■ Document segment:

--

Continuing the immunotherapy theme, Binfeng Lu (PhD, Professor, Hackensack Meridian School of Medicine) shared his work on cytokine-based cancer immunotherapy centered on IL-33/IL-36-driven immune activation. He highlighted several engineering and delivery strategies, including local vvTD-IL36 delivery, tumor-targeted LNP-IL36, engineered IL-33 fusion proteins, and rational combinations with immune checkpoint inhibitors for metastatic cancer treatment.

Shifting toward cancer epigenetics, Liling Wan (PhD, Assistant Professor, University of Pennsylvania) presented research on chromatin-associated mechanisms that drive aberrant transcriptional programs and therapeutic vulnerabilities. Her work explored ENL/AF9-related chromatin reader biology, oncogenic transcriptional condensates, and emerging epigenetic targets that may create new opportunities for precision oncology.

The conversation then expanded into AI-enabled oncology development, where Jianda Yuan (MD, PhD, Clinical Director, Merck & Co.) discussed the application of artificial intelligence across discovery, early development, and late-stage clinical programs. He emphasized that while AI remains largely investigational, it may deliver near-term value by accelerating discovery cycles, improving survival prediction in small cohorts, and supporting evidence-driven, interpretable, and regulatory-aligned clinical development.

Next, Xingxing Zang (PhD, Professor & Institute Director, Albert Einstein College of Medicine) reviewed newly discovered immune checkpoint pathways and their translation from fundamental immunology discoveries into novel therapeutics and clinical trials. His presentation highlighted the HHLA2/TMIGD2/KIR3DL3 axis within the B7 family as a distinct human immune regulatory pathway with strong potential for first-in-class immunotherapy development.

--

■ Given information:
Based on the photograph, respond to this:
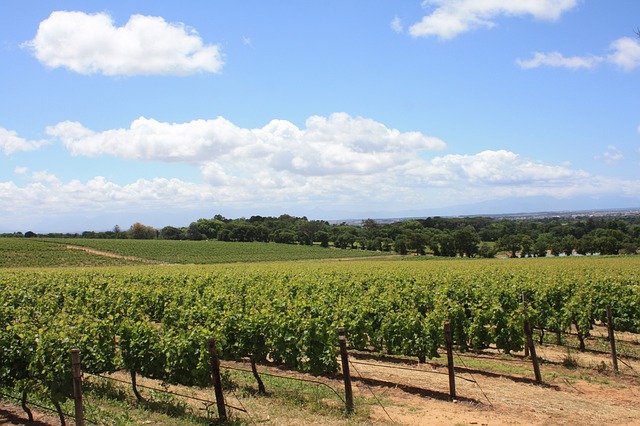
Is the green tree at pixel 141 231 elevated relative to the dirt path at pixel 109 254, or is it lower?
elevated

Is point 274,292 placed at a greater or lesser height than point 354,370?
greater

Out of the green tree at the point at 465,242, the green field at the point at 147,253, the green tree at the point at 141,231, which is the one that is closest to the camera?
the green field at the point at 147,253

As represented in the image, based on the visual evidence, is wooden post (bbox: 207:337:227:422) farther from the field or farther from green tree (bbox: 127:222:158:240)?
green tree (bbox: 127:222:158:240)

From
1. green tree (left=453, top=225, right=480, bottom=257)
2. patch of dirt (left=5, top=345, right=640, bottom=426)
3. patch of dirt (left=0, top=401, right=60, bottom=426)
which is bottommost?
green tree (left=453, top=225, right=480, bottom=257)

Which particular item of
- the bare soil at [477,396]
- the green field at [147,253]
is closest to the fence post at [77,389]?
the bare soil at [477,396]

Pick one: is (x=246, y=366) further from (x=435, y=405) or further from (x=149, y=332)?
(x=435, y=405)

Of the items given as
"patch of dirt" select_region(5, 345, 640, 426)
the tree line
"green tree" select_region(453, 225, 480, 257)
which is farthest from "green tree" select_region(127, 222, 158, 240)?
"patch of dirt" select_region(5, 345, 640, 426)

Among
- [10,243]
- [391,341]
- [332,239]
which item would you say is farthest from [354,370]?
[332,239]

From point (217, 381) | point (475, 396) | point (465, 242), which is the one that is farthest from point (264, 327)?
point (465, 242)

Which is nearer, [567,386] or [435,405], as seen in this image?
[435,405]

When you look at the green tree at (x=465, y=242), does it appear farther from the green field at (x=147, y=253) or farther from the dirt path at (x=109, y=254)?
the dirt path at (x=109, y=254)

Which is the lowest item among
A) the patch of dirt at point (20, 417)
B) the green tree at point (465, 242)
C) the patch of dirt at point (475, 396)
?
the green tree at point (465, 242)

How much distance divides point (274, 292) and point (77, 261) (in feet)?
194

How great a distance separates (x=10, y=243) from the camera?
241ft
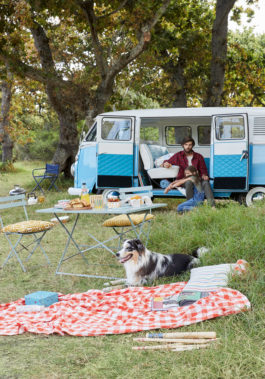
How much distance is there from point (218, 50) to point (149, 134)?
18.0ft

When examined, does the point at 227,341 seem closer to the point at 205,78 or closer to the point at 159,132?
the point at 159,132

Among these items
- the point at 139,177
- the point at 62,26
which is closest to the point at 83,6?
the point at 62,26

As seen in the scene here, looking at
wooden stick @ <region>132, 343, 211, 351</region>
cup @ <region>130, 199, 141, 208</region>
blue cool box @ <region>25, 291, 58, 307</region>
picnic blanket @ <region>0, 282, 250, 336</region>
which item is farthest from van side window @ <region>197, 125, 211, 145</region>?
wooden stick @ <region>132, 343, 211, 351</region>

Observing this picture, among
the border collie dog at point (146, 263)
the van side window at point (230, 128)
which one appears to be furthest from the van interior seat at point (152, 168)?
the border collie dog at point (146, 263)

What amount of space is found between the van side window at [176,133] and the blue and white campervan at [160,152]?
17cm

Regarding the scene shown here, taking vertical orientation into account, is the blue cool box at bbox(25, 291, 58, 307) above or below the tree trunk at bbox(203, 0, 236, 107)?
below

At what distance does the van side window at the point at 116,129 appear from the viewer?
31.6 ft

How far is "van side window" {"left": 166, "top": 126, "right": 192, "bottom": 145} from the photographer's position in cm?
1078

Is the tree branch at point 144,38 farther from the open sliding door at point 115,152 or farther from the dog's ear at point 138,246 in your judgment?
the dog's ear at point 138,246

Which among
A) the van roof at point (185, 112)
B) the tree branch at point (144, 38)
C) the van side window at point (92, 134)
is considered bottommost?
the van side window at point (92, 134)

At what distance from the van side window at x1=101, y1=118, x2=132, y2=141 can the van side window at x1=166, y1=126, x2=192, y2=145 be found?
139 centimetres

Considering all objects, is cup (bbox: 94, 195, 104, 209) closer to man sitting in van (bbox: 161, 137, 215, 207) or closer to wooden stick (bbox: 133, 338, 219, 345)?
wooden stick (bbox: 133, 338, 219, 345)

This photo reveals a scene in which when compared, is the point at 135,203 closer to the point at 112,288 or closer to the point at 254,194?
the point at 112,288

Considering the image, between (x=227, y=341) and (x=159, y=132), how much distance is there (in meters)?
7.90
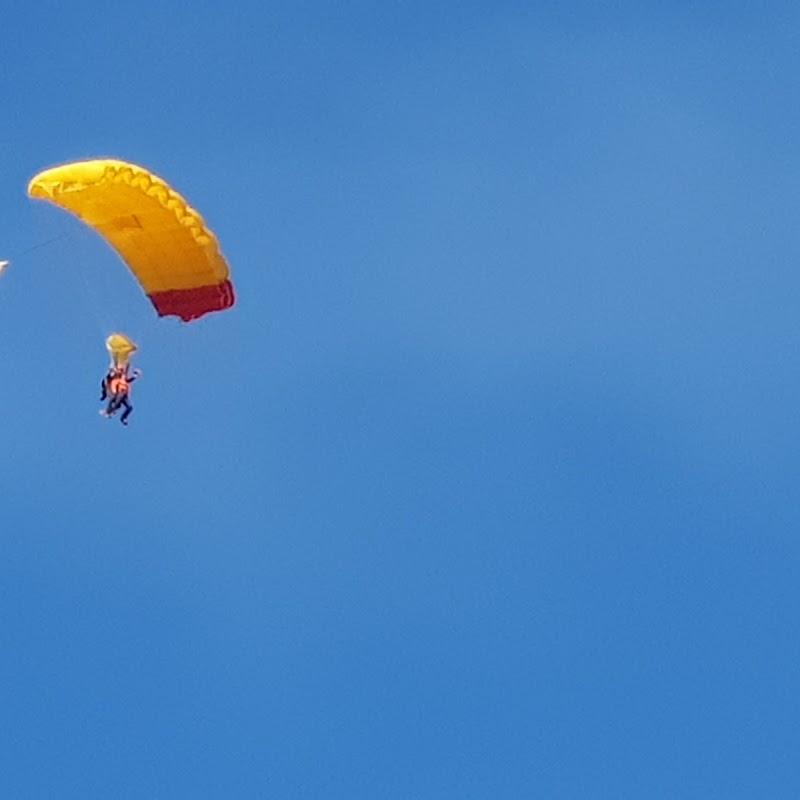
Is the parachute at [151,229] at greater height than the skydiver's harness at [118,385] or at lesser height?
greater

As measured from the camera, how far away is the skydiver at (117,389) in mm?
60219

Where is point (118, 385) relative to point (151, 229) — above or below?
below

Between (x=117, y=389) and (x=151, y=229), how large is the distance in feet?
13.6

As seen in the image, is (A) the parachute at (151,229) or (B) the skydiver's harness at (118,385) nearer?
(A) the parachute at (151,229)

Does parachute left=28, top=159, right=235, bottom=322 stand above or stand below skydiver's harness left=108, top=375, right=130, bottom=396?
above

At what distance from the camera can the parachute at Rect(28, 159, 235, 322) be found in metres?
56.1

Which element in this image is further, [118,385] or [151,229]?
[118,385]

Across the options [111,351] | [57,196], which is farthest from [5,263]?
[111,351]

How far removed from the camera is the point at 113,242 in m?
60.0

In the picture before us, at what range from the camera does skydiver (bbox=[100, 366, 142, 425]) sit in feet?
198

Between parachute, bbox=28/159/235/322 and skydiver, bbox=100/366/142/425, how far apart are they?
176 cm

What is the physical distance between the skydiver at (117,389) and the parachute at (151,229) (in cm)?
176

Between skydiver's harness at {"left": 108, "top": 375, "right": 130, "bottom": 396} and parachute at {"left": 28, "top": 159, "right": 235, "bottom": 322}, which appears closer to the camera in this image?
parachute at {"left": 28, "top": 159, "right": 235, "bottom": 322}

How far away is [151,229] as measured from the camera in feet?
192
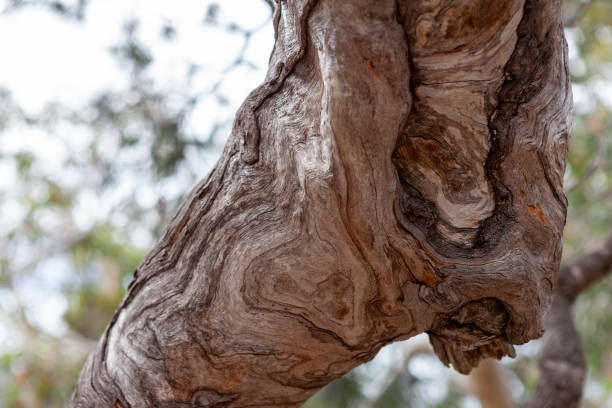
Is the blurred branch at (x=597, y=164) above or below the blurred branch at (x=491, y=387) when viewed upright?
above

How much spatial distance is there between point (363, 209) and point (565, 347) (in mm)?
1399

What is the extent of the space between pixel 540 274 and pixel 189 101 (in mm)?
1545

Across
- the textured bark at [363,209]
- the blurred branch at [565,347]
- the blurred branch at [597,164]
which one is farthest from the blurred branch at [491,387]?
the textured bark at [363,209]

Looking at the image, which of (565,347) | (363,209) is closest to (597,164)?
(565,347)

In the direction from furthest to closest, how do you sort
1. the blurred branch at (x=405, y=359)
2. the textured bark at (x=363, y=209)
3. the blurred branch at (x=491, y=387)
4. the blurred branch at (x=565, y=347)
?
the blurred branch at (x=405, y=359) < the blurred branch at (x=491, y=387) < the blurred branch at (x=565, y=347) < the textured bark at (x=363, y=209)

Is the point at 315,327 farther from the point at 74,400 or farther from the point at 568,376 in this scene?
the point at 568,376

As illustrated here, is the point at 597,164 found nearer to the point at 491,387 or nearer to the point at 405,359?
the point at 491,387

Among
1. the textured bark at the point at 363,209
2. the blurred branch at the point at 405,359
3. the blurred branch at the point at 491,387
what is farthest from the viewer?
the blurred branch at the point at 405,359

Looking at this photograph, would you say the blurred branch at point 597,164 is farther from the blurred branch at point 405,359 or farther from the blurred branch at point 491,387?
the blurred branch at point 405,359

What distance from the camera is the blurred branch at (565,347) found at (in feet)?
5.91

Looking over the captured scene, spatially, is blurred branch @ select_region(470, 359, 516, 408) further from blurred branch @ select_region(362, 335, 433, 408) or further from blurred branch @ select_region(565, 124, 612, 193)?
blurred branch @ select_region(565, 124, 612, 193)

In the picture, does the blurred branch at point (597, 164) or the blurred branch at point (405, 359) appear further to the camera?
the blurred branch at point (405, 359)

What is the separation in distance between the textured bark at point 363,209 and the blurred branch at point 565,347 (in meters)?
1.00

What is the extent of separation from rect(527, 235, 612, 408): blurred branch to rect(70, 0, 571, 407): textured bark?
1.00m
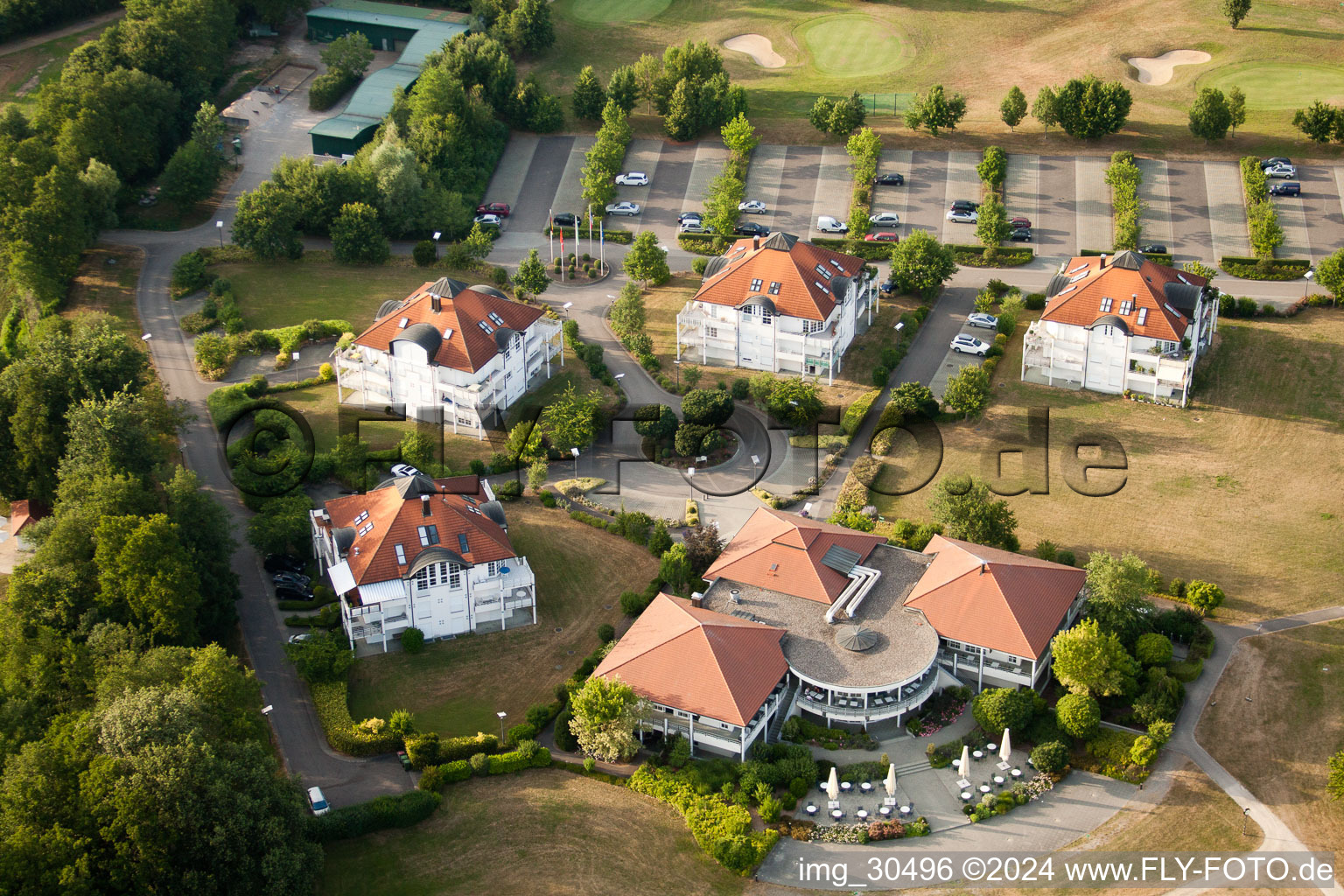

--

■ Required work:
A. In the talk summary, which school is Binfeng Lu listed with?
B. Give again the part of the talk summary that begins at the words "Shifting toward cancer" and stops after the words "for precision oncology.".

■ Answers in order:
A. Hackensack Meridian School of Medicine

B.
Shifting toward cancer epigenetics, Liling Wan (PhD, Assistant Professor, University of Pennsylvania) presented research on chromatin-associated mechanisms that drive aberrant transcriptional programs and therapeutic vulnerabilities. Her work explored ENL/AF9-related chromatin reader biology, oncogenic transcriptional condensates, and emerging epigenetic targets that may create new opportunities for precision oncology.